Sie ist die erste Frau, die in der Schweiz das Bergführerdiplom erhält: Nicole Niquille. Ein Kieselstein schlägt sie aus dem Traumberuf und bringt sie in den Rollstuhl. Das ist fast 30 Jahre her. Im Auftrag einer Alpinistinnen-Gruppe hat die Orthotec AG einen Spezialschlitten gebaut, mit dem die Pionierin auf den Gipfel eines Viertausenders zurückgekehrt ist. 

Text: Belinda Steinmann / Andrea Neyerlin
Fotos: Florence Gross / Caroline Fink 

«Eine solche Freude habe ich Jahrzehnte nicht mehr verspürt. Das Glück des Gipfels!»

Nicole Niquille

Die Berge waren ihr Leben

Nicole Niquille war auf den höchsten Gipfeln der Welt anzutreffen. Als erste Frau erarbeitete sie sich 1986 das Diplom als Bergführerin. Sie bereitete den Weg für viele nachfolgende Alpinistinnen vor. «Mit dem Bergführerdiplom war ich im Paradies angekommen. Ich lebte meinen Traum», so die heute 66-Jährige. 

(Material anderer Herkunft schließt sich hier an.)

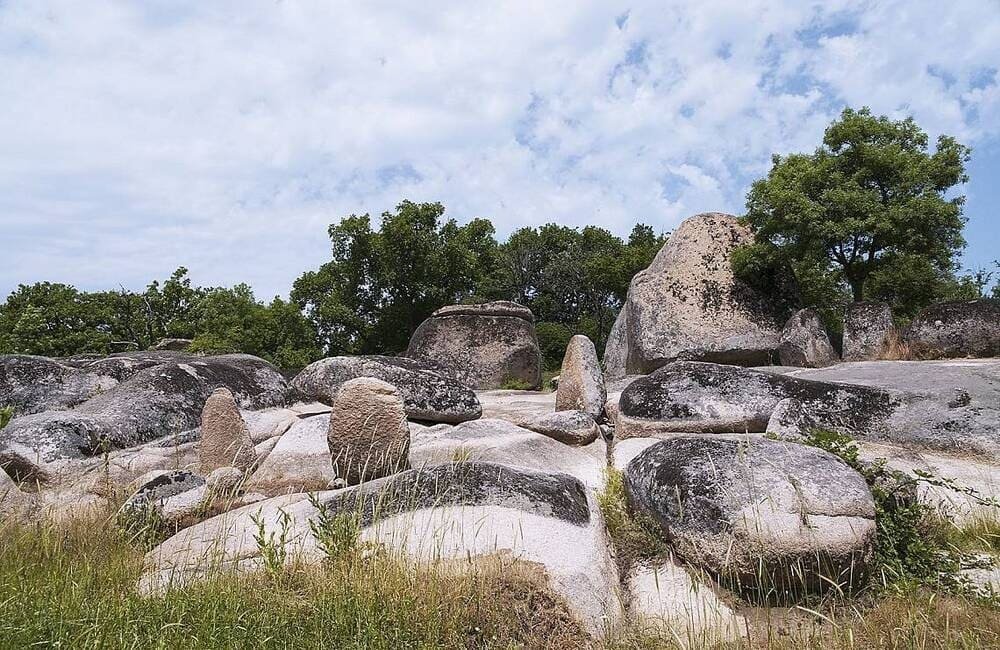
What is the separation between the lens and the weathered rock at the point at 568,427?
9.74 meters

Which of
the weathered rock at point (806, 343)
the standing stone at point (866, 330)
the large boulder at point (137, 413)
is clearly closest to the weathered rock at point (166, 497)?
the large boulder at point (137, 413)

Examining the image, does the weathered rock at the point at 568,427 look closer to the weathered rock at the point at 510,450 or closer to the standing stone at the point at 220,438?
the weathered rock at the point at 510,450

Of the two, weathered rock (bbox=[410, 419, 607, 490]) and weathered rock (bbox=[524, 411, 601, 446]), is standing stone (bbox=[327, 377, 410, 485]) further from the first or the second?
weathered rock (bbox=[524, 411, 601, 446])

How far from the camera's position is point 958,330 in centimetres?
1303

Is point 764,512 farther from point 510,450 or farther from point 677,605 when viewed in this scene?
point 510,450

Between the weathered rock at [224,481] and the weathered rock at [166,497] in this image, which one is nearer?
the weathered rock at [166,497]

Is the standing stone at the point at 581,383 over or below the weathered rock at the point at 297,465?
over

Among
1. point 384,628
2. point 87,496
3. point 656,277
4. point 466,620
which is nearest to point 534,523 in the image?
point 466,620

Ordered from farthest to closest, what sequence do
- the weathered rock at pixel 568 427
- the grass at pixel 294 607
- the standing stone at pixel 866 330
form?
the standing stone at pixel 866 330 → the weathered rock at pixel 568 427 → the grass at pixel 294 607

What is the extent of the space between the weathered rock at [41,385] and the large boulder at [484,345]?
663 cm

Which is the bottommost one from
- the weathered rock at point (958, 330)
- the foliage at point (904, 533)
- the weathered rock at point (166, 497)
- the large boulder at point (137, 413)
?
the foliage at point (904, 533)

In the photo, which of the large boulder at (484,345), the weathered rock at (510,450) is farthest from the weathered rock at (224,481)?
the large boulder at (484,345)

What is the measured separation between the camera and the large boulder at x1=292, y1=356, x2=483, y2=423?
10750mm

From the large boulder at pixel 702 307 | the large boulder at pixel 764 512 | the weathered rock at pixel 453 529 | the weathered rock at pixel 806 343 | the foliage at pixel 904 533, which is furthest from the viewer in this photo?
the large boulder at pixel 702 307
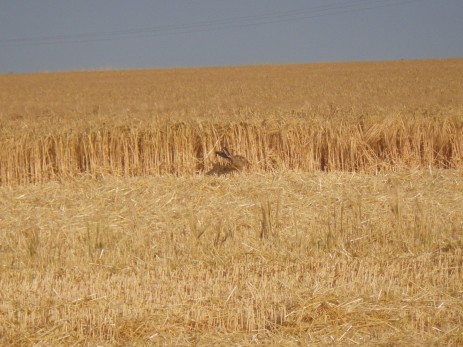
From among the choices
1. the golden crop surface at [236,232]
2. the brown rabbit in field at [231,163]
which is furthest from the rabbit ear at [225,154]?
the golden crop surface at [236,232]

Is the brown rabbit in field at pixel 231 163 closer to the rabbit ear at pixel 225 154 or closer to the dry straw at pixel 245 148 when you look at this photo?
the rabbit ear at pixel 225 154

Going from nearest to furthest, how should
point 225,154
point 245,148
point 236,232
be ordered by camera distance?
point 236,232, point 225,154, point 245,148

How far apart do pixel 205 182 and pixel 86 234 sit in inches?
100

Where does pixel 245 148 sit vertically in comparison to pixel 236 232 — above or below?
above

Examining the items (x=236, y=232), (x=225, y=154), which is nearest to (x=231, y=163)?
(x=225, y=154)

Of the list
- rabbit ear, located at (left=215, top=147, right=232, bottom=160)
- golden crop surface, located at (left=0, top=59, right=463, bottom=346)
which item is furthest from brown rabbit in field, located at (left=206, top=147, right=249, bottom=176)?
golden crop surface, located at (left=0, top=59, right=463, bottom=346)

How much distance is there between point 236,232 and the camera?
6.08m

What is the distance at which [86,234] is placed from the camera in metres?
6.21

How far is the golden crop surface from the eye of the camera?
4070mm

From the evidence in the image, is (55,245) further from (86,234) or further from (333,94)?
(333,94)

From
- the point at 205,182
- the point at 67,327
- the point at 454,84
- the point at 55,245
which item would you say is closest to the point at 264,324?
the point at 67,327

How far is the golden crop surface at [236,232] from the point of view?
4070mm

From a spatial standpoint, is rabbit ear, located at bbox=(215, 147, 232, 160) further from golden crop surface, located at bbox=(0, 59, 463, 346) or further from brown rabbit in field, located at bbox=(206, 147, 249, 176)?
golden crop surface, located at bbox=(0, 59, 463, 346)

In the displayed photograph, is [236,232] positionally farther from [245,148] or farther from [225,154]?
[245,148]
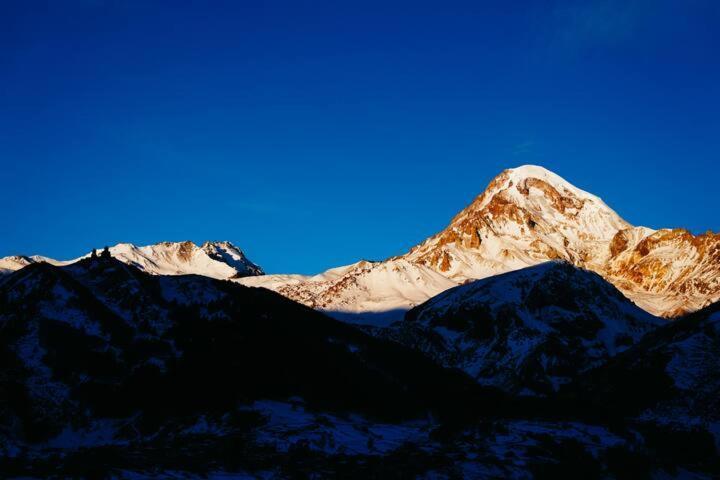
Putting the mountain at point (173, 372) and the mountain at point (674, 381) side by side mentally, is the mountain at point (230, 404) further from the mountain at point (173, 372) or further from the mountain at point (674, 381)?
the mountain at point (674, 381)

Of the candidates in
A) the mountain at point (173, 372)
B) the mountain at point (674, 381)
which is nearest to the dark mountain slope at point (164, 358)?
the mountain at point (173, 372)

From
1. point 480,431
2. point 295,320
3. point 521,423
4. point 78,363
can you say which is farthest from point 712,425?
point 78,363

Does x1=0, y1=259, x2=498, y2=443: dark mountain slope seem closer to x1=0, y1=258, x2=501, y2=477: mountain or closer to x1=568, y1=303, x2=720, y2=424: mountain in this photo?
x1=0, y1=258, x2=501, y2=477: mountain

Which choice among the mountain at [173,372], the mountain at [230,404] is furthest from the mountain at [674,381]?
the mountain at [173,372]

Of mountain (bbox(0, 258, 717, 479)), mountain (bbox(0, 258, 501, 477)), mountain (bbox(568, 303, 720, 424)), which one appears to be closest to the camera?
mountain (bbox(0, 258, 717, 479))

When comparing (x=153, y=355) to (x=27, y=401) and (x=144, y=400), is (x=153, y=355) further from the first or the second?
(x=27, y=401)

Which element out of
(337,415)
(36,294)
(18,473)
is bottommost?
(18,473)

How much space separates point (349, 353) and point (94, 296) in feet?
106

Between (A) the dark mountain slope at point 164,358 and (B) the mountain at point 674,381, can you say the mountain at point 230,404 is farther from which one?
(B) the mountain at point 674,381

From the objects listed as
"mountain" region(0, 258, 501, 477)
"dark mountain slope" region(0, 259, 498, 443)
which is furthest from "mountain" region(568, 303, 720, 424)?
"dark mountain slope" region(0, 259, 498, 443)

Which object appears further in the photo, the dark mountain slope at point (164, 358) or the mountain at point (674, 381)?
the mountain at point (674, 381)

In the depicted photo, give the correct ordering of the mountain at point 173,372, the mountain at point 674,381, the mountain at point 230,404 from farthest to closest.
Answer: the mountain at point 674,381
the mountain at point 173,372
the mountain at point 230,404

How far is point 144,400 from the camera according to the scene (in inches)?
3637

Es geschieht 1994 beim Pilzesammeln: Ein kleiner Stein aus grosser Höhe trifft Nicoles Kopf. Ihre Beine und die rechte Hand wird sie nie mehr richtig bewegen können. Ihr neues Leben im Rollstuhl beginnt. «Am Anfang konnte ich nicht mehr über die Berge sprechen, ohne zu weinen. Ich war wütend, ich war verzweifelt. Später wurde mir klar: Ich brauche neue Ziele. Ich fragte nicht mehr nach dem Warum, sondern suchte nach dem, was noch möglich war. So lernte ich auch meinen Körper wieder zu lieben.»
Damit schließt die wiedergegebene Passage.